The public's perception that the police were not interested in low-level and non-violent crime was underlined when Steve Green, Chief Constable of Nottinghamshire police, said there was not enough money or officers available to investigate all crime.
The emergence of Britain's drug and gun culture had impacted on his force to such an extent that "something had to give".
But this opinion piece said something I think illustrates a significant part of the problem, and I will close this post with it:
"There Was Violence Used"And it's bled down from the intelligentsia. Now juries can decide, 10-2, that someone who has acted defensively in the insanity of defending one's family from an intruder, that "excessive force" was used, and the defender is guilty of manslaughter.
For today’s liberals, crime is like the weather—it has nothing to do with human agency.
In March (2003), thieves broke into the home of Mrs. Adu-Mensah, an 83-year-old Ghanaian woman living in South London. Not content with stealing her property, they bound her hand and foot, suffocating her to death, and then set her body alight. The Independent, one of the newspapers favored by Britain’s liberal intelligentsia, reported without comment that the police were investigating the possibility that the crime was “a break-in that went wrong.” I couldn’t help thinking of the way surgical procedures with fatal outcomes used to be described: the operation was a success, but the patient died. In this case, the burglary was a success, but the householder died.
In the Independent’s report, we see how deeply and unconsciously entrenched a perverted way of thinking has become in the minds of much of the British establishment. Thugs break into an old lady’s home and murder her in the most brutal way imaginable, and the police consider her death as an unintended consequence of a normal and even acceptable event, a kind of meteorological freak accident that occurred without the intervention of human agency. A journalist, almost certainly a university graduate, accepts this without demur, because it happily coincides with his newspaper’s liberal outlook. It was not the burglars that killed Mrs. Adu-Mensah, but the burglary. A cold front brings us bad weather; a burglary brings us a charred corpse.
If caught, the perpetrators of this horrible crime will no doubt also claim that the crime went wrong, that unexpected circumstances somehow perverted their good intentions: their burglary having a kind of Platonic existence independent of their decision to commit it. In like fashion, violent men and women are likely to say that their relationships went wrong, as if relationships existed independently of how people behave toward one another. Last week, I asked a man who was complaining that his wife had deserted him whether he had ever been violent toward her.
“Yes,” he said. “There was violence used” - used, no doubt, in the course of an argument that went wrong.
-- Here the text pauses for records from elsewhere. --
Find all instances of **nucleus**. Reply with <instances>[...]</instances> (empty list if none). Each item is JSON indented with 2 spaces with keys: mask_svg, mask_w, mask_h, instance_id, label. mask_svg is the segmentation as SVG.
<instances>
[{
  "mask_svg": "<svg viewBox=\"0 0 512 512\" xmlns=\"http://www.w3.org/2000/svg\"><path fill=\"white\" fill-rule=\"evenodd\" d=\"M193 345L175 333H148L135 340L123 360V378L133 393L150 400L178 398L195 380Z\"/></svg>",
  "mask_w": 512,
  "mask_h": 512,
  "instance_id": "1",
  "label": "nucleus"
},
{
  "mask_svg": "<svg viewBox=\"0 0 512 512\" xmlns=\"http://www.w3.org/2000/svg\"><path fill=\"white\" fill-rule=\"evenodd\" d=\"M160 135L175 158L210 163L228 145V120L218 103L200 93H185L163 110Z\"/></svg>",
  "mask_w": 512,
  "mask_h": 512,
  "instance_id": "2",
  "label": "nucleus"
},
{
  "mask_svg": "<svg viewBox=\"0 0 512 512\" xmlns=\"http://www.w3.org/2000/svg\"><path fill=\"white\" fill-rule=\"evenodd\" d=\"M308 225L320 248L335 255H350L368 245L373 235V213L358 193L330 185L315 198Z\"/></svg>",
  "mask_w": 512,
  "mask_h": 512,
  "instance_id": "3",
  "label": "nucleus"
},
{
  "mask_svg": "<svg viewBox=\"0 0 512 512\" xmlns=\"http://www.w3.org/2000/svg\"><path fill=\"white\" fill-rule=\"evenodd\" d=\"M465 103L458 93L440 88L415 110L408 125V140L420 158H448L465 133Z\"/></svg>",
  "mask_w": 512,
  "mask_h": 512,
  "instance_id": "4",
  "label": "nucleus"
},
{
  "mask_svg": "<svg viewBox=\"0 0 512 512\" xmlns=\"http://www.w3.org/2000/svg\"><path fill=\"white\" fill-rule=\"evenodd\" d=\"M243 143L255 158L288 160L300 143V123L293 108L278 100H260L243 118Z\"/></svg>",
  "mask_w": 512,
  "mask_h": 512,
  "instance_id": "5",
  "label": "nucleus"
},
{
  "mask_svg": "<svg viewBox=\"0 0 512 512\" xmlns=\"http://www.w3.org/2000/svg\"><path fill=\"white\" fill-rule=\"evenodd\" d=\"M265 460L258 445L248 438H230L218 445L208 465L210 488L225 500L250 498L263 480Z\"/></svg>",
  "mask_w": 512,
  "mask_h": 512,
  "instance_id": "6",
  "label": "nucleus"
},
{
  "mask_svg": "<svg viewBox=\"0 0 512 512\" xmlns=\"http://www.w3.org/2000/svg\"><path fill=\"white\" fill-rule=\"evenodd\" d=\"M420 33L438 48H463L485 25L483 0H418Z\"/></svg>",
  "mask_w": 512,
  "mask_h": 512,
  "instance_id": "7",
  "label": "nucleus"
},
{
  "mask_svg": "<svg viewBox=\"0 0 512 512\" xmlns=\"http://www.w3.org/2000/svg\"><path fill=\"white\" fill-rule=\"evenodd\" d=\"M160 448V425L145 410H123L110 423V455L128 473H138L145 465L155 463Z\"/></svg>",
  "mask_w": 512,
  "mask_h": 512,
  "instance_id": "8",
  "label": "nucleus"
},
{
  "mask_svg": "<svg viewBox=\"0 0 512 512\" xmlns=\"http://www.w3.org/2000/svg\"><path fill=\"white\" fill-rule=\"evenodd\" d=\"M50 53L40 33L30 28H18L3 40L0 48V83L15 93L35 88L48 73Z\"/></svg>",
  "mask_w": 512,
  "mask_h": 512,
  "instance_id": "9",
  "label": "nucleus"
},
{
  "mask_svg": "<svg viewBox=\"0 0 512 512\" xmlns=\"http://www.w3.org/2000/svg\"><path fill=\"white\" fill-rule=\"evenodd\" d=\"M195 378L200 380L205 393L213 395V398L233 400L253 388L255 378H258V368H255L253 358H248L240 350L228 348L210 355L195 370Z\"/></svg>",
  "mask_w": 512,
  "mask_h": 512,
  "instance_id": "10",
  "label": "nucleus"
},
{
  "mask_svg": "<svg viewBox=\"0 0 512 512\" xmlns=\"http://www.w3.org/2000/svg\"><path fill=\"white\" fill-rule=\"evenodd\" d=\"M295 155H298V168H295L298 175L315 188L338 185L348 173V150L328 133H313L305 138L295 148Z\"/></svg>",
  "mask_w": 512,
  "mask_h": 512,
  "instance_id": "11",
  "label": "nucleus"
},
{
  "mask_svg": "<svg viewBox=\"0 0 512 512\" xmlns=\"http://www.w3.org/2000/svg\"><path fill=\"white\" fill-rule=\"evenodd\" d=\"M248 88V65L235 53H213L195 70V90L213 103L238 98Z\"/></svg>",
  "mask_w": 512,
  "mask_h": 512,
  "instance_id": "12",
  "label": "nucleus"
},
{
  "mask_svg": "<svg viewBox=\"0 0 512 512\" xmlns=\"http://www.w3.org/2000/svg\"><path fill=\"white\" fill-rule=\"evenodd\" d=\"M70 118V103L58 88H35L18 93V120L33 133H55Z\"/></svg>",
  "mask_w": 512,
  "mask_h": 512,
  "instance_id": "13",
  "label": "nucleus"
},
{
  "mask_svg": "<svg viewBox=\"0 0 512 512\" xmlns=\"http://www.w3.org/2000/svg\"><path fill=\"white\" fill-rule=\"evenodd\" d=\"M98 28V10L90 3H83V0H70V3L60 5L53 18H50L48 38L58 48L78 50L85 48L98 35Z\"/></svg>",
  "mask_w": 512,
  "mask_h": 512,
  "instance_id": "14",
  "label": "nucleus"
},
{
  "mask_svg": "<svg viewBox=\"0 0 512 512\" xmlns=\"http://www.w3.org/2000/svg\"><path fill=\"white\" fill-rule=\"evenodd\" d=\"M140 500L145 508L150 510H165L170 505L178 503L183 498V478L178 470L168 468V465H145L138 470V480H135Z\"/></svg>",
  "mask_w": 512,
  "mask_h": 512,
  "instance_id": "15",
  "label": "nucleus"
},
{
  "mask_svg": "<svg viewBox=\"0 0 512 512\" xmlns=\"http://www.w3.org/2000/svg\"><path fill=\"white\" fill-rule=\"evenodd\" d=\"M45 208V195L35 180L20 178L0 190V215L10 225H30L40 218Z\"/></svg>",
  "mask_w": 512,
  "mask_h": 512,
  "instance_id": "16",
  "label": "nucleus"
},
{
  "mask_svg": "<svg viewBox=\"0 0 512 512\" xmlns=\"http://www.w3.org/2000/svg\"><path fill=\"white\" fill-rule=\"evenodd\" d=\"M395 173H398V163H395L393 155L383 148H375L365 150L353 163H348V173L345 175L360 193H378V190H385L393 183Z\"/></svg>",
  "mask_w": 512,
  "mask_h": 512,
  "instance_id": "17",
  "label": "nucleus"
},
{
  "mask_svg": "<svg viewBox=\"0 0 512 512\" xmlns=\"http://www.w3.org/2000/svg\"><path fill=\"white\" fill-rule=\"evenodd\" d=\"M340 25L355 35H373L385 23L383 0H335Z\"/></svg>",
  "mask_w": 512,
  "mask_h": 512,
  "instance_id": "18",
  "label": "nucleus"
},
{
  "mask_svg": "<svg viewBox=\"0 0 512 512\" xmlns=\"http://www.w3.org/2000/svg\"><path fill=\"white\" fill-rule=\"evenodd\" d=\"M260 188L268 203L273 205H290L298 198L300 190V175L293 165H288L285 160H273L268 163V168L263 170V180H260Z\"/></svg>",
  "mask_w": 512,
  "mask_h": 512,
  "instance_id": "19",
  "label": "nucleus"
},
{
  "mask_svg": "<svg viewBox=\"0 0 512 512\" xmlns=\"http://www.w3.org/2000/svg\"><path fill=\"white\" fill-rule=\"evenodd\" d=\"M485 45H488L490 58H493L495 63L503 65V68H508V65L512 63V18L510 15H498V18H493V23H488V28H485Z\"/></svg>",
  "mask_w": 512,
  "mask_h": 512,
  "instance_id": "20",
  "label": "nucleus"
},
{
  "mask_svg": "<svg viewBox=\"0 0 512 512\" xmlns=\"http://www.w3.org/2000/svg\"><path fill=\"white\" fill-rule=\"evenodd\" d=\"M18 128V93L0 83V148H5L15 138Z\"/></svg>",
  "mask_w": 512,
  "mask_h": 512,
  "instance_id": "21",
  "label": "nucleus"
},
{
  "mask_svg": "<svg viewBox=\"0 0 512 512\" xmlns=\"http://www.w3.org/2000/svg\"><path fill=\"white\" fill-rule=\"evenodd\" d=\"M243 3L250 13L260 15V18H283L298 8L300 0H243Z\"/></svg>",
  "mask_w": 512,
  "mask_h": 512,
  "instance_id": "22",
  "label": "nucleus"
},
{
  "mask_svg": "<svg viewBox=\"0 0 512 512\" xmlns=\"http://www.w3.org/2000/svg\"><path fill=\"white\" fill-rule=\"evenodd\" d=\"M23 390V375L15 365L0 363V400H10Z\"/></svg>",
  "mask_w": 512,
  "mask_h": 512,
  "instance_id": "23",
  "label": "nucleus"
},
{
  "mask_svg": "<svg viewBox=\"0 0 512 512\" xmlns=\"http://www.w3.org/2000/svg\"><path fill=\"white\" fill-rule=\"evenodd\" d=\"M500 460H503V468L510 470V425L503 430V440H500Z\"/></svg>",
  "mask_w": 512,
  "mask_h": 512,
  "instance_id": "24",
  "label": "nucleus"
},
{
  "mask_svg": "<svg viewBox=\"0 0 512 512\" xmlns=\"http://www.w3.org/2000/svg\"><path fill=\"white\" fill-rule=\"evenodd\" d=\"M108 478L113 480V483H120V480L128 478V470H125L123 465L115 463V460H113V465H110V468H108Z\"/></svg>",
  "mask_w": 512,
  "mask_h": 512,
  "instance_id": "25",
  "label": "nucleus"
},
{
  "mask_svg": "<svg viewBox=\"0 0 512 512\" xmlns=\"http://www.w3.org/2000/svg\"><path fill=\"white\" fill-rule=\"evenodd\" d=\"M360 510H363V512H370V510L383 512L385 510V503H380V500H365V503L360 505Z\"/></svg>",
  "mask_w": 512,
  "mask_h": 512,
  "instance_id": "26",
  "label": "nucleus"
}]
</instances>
Of course, man has always sought to distance himself from responsibility for his own wrongdoing by ascribing it to forces beyond his control. Is there, in fact, a man alive who has never done so? Four centuries ago, Shakespeare remarked upon the “admirable evasion of whoremaster man, to lay his goatish disposition on the charge of a star.”
What is relatively new, however, is the willingness, even eagerness, with which intellectuals endorse, promote, and validate the admirable evasion. Murders are now committed by burglaries, not by murderous burglars. Not all men are whoremasters, of course: but all too many of our intelligentsia are.
Hindsight being 20/20, of course.
The (considerably less than) Million Moms chanted at their first (and only) big rally: "England can do it! Australia can do it! We can too!"
Not if I have any say in the matter.